Ibovespa atinge novo recorde histórico e fecha acima de 186 mil pontos
Ibovespa fecha em recorde histórico acima de 186 mil pontos

O mercado financeiro brasileiro viveu um dia histórico nesta segunda-feira, 9 de fevereiro de 2026, com o Ibovespa alcançando um novo patamar recorde. O principal índice da Bolsa de Valores de São Paulo, a B3, encerrou a sessão com ganhos expressivos de 1,76%, fechando aos 186.313 pontos. Esse desempenho robusto reflete uma combinação de fatores positivos tanto no cenário doméstico quanto no internacional, que têm animado investidores e analistas.

Fatores que impulsionaram o recorde do Ibovespa

Diversos elementos contribuíram para a forte valorização do índice nesta sessão. No plano interno, a divulgação de balanços corporativos sólidos, especialmente no setor bancário, foi um dos principais motores do otimismo. Além disso, a entrevista concedida por Gabriel Galípolo, diretor de Política Monetária do Banco Central, também atraiu a atenção do mercado, gerando expectativas sobre a condução da política econômica.

Resultados financeiros em destaque

Entre as empresas que se destacaram, o BTG Pactual (BPAC11) reportou um lucro líquido ajustado próximo de 4,6 bilhões de reais no quarto trimestre. Esse valor representa um crescimento impressionante de 40,3% em comparação com o mesmo período do ano anterior, reforçando a saúde financeira da instituição. Após o fechamento do pregão, outras companhias como BB Seguridade (BBSE3), Motiva (MOTV3) e São Martinho (SMTO3) também estavam programadas para apresentar seus resultados ao mercado, o que pode influenciar as próximas sessões.

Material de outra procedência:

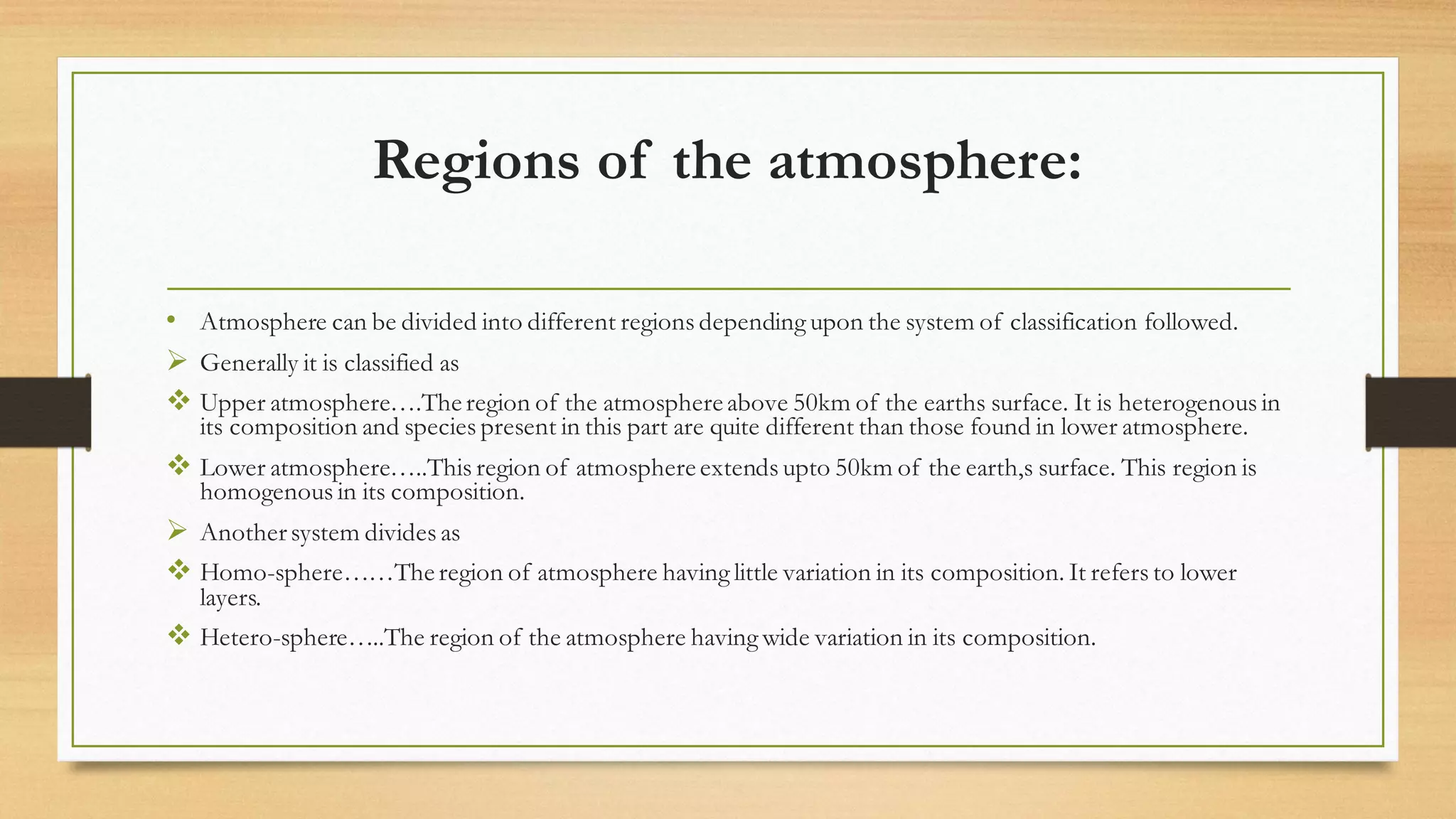 Regions of the atmosphere:

• Atmosphere can be divided into different regions depending upon the system of classification followed.

➢ Generally it is classified as

❖ Upper atmosphere….The region of the atmosphere above 50km of the earths surface. It is heterogenous in its composition and species present in this part are quite different than those found in lower atmosphere.

❖ Lower atmosphere…..This region of atmosphere extends upto 50km of the earth,s surface. This region is homogenous in its composition.

➢ Another system divides as

❖ Homo-sphere……The region of atmosphere having little variation in its composition. It refers to lower layers.

❖ Hetero-sphere…..The region of the atmosphere having wide variation in its composition.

Cenário político e econômico doméstico

No âmbito político, o presidente Luiz Inácio Lula da Silva esteve em São Paulo acompanhado do ministro da Fazenda, Fernando Haddad, para visitar o centro de produção de vacinas contra a dengue do Instituto Butantan. Posteriormente, participou de uma cerimônia em Mauá, onde foram anunciados investimentos nas áreas de educação e saúde. Essas movimentações, embora não diretamente ligadas ao mercado financeiro, contribuem para o clima geral de estabilidade e planejamento governamental.

Influência do cenário internacional

O ambiente externo também desempenhou um papel crucial no avanço do Ibovespa. Nos Estados Unidos, cresce a percepção de que o Federal Reserve poderá iniciar um ciclo de cortes de juros até junho. Essa expectativa é sustentada pela agenda de indicadores econômicos da semana, que inclui dados de emprego, inflação e vendas no varejo, os quais podem sinalizar uma desaceleração da economia americana e justificar medidas de estímulo monetário.

Desempenho das bolsas globais

Em Wall Street, os índices futuros operaram em alta, refletindo o otimismo global. O Dow Jones avançou 0,12%, o Nasdaq subiu 1,09% e o S&P 500 registrou um ganho de 0,64%. Segundo Bruno Shahini, especialista em investimentos da Nomad, esse ambiente mais propício ao risco, observado também na valorização das bolsas na Europa e no Japão, tem favorecido as moedas de países emergentes, com destaque para o real brasileiro.

Análise dos especialistas

Bruno Perri, economista-chefe e sócio-fundador da Forum Investimentos, explica que a queda do dólar em relação ao real tem um misto de movimento de apetite ao risco. "Isso favorece as bolsas globalmente, e pela decisão da China em limitar a compra de Treasuries pelos seus bancos, o que, por consequência, reduz a demanda por dólares e favorece as cotações do ouro, que sobem forte hoje", detalha. Ao fim do dia, o dólar era cotado a 5,19 reais, refletindo essa dinâmica favorável para a moeda brasileira.

Em resumo, o recorde histórico do Ibovespa nesta segunda-feira foi resultado de uma convergência de fatores positivos, incluindo balanços corporativos robustos, um cenário político estável no Brasil e um ambiente internacional que favorece o apetite por risco e as moedas emergentes. Os investidores seguem atentos aos próximos desenvolvimentos, tanto no plano doméstico quanto no exterior, para avaliar a sustentabilidade desse movimento de alta.